Em muitos locais do mundo as alterações climáticas reduzem a probabilidade de todas estas condições estarem reunidas em simultâneo, mostra a investigação. Isto faz com que existam menos áreas onde todos os fatores necessários para a sobrevivência de uma espécie coexistam.

O processo de dispersão das plantas ocorre normalmente ao longo de gerações, com o transporte de sementes, ou partículas, transportadas pelo vento, água, ou gravidade. No entanto, quando os investigadores compararam o movimento realista com um cenário em que as plantas poderiam de facto alcançar um novo habitat adequado, as taxas de extinção revelaram-se muito semelhantes.

“Se a limitação da dispersão fosse o principal fator, então estratégias como a migração assistida, que ajuda fisicamente as espécies a deslocarem-se para novas áreas, poderiam resolver grande parte do problema. Mas, se as alterações climáticas estiverem a reduzir a quantidade total de habitat adequado, então ajudar simplesmente as espécies a moverem-se poderá não ser suficiente”, acrescentaram Wang e Dong.

Os impactos projetados variam consoante a região, mostra a investigação. As plantas adaptadas ao frio no Ártico poderão perder habitat à medida que os climas extremamente frios diminuem. Regiões secas, tal como partes do oeste dos Estados Unidos da América e áreas de clima mediterrânico, enfrentam riscos devido a secas mais severas, menor humidade do solo e incêndios florestais mais frequentes.
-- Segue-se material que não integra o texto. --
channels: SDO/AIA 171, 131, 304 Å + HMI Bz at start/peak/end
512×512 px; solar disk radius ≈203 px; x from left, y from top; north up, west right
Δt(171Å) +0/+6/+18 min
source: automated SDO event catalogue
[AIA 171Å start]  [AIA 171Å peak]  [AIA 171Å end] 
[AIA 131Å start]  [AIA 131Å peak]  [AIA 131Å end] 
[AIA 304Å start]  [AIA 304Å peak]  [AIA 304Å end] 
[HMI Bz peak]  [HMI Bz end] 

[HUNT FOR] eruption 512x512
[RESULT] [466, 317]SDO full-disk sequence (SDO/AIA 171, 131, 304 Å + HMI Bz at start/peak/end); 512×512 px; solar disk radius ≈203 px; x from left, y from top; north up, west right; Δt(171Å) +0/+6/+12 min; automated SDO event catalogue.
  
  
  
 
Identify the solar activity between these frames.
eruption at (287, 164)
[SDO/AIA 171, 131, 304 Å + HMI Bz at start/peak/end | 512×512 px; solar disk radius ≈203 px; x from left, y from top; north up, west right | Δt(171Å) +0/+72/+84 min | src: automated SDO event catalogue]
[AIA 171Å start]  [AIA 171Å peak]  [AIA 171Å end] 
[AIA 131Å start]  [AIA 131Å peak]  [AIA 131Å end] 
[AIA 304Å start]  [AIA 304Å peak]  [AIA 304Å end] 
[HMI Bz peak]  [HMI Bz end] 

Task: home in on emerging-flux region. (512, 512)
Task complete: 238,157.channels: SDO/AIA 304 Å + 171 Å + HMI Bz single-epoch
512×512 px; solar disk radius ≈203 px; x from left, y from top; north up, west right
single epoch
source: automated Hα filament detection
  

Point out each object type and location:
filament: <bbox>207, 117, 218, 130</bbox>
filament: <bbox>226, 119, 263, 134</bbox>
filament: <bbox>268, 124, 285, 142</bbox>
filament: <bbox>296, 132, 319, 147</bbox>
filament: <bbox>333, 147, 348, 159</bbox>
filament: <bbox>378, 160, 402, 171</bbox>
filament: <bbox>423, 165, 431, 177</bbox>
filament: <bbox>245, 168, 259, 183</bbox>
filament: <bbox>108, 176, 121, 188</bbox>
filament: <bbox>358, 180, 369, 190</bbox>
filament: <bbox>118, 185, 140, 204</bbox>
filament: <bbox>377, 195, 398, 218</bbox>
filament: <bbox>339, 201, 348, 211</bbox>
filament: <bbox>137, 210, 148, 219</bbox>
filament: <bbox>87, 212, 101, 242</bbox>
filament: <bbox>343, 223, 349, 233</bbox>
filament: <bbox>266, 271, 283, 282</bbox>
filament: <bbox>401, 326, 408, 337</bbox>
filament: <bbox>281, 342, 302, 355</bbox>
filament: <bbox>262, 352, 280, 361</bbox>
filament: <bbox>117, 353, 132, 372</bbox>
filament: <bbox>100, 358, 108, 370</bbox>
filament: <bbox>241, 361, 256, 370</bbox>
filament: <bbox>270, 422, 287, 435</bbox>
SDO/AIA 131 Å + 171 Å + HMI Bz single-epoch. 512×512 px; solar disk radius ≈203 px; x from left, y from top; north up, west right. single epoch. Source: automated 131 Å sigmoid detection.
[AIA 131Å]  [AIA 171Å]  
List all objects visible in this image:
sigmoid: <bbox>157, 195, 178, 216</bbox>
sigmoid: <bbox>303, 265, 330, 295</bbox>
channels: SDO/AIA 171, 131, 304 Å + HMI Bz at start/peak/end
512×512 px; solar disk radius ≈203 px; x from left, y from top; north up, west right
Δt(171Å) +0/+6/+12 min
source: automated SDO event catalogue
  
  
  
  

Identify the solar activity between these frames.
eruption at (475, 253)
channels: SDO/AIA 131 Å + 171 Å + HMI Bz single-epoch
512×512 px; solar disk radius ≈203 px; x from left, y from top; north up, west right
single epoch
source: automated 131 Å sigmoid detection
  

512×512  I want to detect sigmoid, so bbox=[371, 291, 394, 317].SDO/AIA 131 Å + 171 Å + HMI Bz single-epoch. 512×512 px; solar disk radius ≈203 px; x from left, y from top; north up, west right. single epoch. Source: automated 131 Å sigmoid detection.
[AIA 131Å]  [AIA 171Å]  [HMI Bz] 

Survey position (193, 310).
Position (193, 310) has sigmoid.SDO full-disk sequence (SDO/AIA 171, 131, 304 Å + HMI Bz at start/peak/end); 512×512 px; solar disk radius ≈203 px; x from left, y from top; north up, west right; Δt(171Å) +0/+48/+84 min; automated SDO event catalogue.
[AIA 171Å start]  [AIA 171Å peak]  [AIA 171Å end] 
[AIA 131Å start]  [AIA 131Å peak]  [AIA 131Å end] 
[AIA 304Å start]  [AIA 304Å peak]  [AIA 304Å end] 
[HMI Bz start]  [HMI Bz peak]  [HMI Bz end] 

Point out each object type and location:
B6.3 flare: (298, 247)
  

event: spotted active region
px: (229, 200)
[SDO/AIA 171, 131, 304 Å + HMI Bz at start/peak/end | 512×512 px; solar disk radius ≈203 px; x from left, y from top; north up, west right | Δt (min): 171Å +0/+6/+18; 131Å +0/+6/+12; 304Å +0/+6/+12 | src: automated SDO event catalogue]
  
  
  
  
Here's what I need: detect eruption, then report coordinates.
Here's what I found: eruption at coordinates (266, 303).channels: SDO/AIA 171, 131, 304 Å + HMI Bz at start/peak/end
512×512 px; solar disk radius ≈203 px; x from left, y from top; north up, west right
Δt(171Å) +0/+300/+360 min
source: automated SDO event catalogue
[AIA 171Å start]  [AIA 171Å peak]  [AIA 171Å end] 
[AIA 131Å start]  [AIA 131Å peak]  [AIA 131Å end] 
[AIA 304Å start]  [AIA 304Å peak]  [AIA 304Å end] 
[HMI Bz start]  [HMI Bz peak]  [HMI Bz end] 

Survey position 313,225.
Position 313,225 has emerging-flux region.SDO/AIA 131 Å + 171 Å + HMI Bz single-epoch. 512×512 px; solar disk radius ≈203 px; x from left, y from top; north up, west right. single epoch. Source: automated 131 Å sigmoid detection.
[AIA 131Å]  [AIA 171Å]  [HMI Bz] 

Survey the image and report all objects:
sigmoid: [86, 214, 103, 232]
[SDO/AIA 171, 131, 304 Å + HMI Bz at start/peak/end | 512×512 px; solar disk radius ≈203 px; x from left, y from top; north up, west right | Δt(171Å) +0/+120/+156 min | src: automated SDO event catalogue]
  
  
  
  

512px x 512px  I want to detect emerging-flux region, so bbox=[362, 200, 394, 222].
As alterações nas áreas de distribuição podem ajudar a sustentar a riqueza local de espécies, mas dificilmente proporcionarão grande alívio relativamente às extinções globais.

Neste sentido, os investigadores deixam recomendações para reduzir os riscos de extinção: identificar e proteger refúgios climáticos para salvaguardar a biodiversidade, bem como expandir esforços de conservação, como redes globais de bancos de sementes e jardins botânicos, poderá ser mais eficaz do que facilitar migrações.